# Given passage
The US ban on travel from Europe sent continental shares into freefall overnight. French and German indices dropped more than 12%, and Italy’s MIB index fell 17%. The stock panic continued into US trading, and the Dow Jones Industrial Average recorded its biggest drop since the Black Monday crash of 1987.

The greatest bull run in history has fathered the most ferocious bear market.

The concerns about the impact of the viral outbreak infected all markets. Oil slumped and base metals fell across the board. The Australian, New Zealand and Canadian dollars are plumbing decade lows, as commodities continue to tumble. However gold and bonds are also under pressure, suggesting investors now see cash as king. The cancellation of major sporting events rammed home to investors the widespread effect of the outbreak.

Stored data
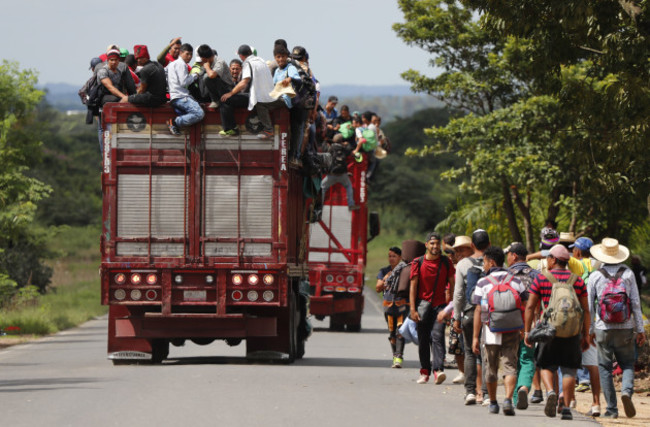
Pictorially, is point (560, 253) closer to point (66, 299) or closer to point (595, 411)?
point (595, 411)

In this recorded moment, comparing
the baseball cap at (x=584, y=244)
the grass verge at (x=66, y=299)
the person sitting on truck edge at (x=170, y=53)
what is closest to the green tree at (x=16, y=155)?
the grass verge at (x=66, y=299)

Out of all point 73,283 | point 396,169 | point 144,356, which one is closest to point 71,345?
point 144,356

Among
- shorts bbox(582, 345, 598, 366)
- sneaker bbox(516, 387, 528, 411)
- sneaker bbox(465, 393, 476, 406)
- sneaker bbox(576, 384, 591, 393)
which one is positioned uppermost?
shorts bbox(582, 345, 598, 366)

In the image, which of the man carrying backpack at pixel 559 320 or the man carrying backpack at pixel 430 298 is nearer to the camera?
the man carrying backpack at pixel 559 320

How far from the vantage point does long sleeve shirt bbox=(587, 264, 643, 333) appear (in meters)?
13.3

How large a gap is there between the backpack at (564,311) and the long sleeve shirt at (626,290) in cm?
97

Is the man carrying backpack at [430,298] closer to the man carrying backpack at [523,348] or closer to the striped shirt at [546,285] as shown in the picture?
the man carrying backpack at [523,348]

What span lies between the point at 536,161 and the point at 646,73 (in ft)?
27.4

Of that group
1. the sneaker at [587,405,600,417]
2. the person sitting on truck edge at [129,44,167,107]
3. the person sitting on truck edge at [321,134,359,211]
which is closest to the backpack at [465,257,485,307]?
the sneaker at [587,405,600,417]

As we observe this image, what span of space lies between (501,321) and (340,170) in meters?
14.8

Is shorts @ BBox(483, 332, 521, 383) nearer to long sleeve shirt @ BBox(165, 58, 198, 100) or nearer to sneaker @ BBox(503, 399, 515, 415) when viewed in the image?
sneaker @ BBox(503, 399, 515, 415)

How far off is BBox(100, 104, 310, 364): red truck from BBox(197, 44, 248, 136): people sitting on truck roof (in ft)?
0.49

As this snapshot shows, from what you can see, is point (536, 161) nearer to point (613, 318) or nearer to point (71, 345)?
point (71, 345)

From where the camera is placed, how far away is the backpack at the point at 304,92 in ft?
59.0
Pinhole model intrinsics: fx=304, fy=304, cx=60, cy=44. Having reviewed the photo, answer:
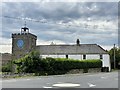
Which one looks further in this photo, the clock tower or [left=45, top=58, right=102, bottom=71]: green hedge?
the clock tower

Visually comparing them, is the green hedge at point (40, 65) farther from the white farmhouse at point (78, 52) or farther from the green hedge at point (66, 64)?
the white farmhouse at point (78, 52)

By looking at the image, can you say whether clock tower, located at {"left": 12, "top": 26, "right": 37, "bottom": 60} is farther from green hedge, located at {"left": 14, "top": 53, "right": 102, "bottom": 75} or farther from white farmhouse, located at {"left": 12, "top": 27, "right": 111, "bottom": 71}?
green hedge, located at {"left": 14, "top": 53, "right": 102, "bottom": 75}

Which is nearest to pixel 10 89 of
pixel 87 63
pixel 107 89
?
pixel 107 89

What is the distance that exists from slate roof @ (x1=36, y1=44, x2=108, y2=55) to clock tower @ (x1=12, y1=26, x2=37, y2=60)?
4.81 m

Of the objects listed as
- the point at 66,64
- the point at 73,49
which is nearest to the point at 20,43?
the point at 73,49

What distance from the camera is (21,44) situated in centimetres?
8075

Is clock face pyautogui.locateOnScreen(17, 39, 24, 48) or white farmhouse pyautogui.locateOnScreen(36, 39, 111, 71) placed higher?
clock face pyautogui.locateOnScreen(17, 39, 24, 48)

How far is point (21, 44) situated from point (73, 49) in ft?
46.7

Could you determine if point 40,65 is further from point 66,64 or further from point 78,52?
point 78,52

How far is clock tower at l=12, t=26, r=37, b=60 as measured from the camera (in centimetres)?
7956

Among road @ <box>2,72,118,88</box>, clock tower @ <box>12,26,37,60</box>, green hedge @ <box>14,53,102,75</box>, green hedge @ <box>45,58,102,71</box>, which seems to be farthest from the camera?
clock tower @ <box>12,26,37,60</box>

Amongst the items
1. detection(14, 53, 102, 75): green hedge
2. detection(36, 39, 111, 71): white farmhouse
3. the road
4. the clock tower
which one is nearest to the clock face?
the clock tower

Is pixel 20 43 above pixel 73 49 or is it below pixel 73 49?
above

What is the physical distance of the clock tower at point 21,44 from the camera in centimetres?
7956
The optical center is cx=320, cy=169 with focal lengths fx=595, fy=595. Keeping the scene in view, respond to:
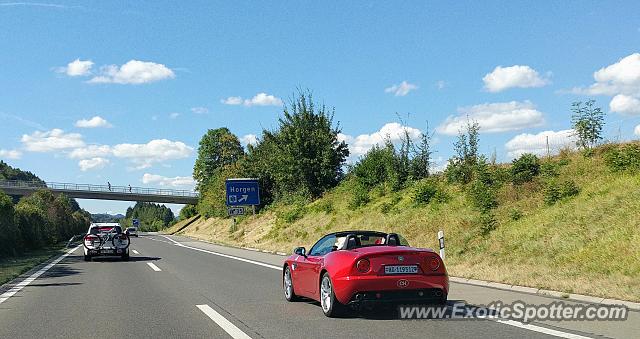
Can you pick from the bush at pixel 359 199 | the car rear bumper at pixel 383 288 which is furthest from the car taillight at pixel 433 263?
the bush at pixel 359 199

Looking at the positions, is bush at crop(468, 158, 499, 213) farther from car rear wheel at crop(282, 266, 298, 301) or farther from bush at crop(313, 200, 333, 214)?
bush at crop(313, 200, 333, 214)

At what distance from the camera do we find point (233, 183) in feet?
134

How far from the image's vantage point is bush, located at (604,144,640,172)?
55.3 ft

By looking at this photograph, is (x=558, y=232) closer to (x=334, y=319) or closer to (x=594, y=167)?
(x=594, y=167)

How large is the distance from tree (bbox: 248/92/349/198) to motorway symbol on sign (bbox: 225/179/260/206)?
3240 mm

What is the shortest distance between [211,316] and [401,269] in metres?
3.05

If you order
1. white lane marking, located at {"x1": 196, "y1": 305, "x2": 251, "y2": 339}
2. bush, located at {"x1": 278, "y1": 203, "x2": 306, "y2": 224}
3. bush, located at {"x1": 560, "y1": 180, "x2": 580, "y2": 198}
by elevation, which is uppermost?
bush, located at {"x1": 560, "y1": 180, "x2": 580, "y2": 198}

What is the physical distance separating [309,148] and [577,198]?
27.6 meters

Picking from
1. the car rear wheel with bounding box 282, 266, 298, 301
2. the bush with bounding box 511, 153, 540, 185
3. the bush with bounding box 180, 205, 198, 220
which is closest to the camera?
the car rear wheel with bounding box 282, 266, 298, 301

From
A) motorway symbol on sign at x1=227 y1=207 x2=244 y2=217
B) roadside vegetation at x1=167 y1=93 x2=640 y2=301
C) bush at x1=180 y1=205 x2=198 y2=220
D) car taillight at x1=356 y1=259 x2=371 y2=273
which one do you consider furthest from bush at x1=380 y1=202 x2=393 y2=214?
bush at x1=180 y1=205 x2=198 y2=220

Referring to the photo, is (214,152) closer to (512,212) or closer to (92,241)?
(92,241)

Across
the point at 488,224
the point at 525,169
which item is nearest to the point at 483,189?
the point at 525,169

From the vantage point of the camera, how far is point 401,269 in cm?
842

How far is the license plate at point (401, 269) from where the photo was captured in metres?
8.39
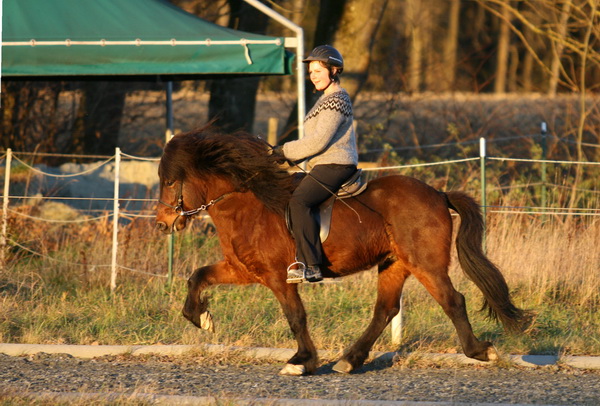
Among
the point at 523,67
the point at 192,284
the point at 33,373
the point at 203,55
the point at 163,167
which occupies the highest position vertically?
the point at 523,67

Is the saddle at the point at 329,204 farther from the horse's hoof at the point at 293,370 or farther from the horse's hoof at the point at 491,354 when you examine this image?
the horse's hoof at the point at 491,354

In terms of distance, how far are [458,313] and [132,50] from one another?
5.06 meters

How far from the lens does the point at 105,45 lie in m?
9.89

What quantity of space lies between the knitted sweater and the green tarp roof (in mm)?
2935

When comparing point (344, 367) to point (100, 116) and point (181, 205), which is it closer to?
point (181, 205)

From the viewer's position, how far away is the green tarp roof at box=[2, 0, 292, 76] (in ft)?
32.0

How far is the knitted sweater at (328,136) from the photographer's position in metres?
6.77

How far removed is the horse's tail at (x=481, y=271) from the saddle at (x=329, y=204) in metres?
0.87

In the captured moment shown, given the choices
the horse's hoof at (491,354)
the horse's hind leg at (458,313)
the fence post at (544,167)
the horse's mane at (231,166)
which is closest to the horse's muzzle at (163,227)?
the horse's mane at (231,166)

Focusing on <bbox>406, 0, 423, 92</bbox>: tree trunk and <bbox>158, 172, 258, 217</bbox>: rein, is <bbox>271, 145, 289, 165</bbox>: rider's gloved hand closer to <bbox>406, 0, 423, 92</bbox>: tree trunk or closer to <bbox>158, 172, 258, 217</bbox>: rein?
<bbox>158, 172, 258, 217</bbox>: rein

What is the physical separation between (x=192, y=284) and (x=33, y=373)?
4.39 feet

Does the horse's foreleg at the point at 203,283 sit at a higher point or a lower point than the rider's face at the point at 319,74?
lower

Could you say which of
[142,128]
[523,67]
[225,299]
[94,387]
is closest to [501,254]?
[225,299]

# Explore the material
1 – Reproduce the passage on the market selloff from "The US ban on" up to and including "ferocious bear market.".
2 – Resume the passage on the market selloff, continuing on from its final sentence.

# Outputs for the tasks
1 –
The US ban on travel from Europe sent continental shares into freefall overnight. French and German indices dropped more than 12%, and Italy’s MIB index fell 17%. The stock panic continued into US trading, and the Dow Jones Industrial Average recorded its biggest drop since the Black Monday crash of 1987.

The greatest bull run in history has fathered the most ferocious bear market.

2 –
The opportunities for central banks and governments to avoid a rout has passed. Containment is now a focus in most countries. While this is a positive for the health of populations, the measures are an increasing drag on activity and sentiment. Traders spurned a liquidity offering from the US Federal Reserve, confirming what many investors now suspect. Low rates and cash injections will not stop the bear.

The global pressure will flow into Asia Pacific trading today. Futures indicate opening losses between 5% and 8% for major markets. The sheer speed, size and volume of the share market falls means there is currently no end in sight to the selling.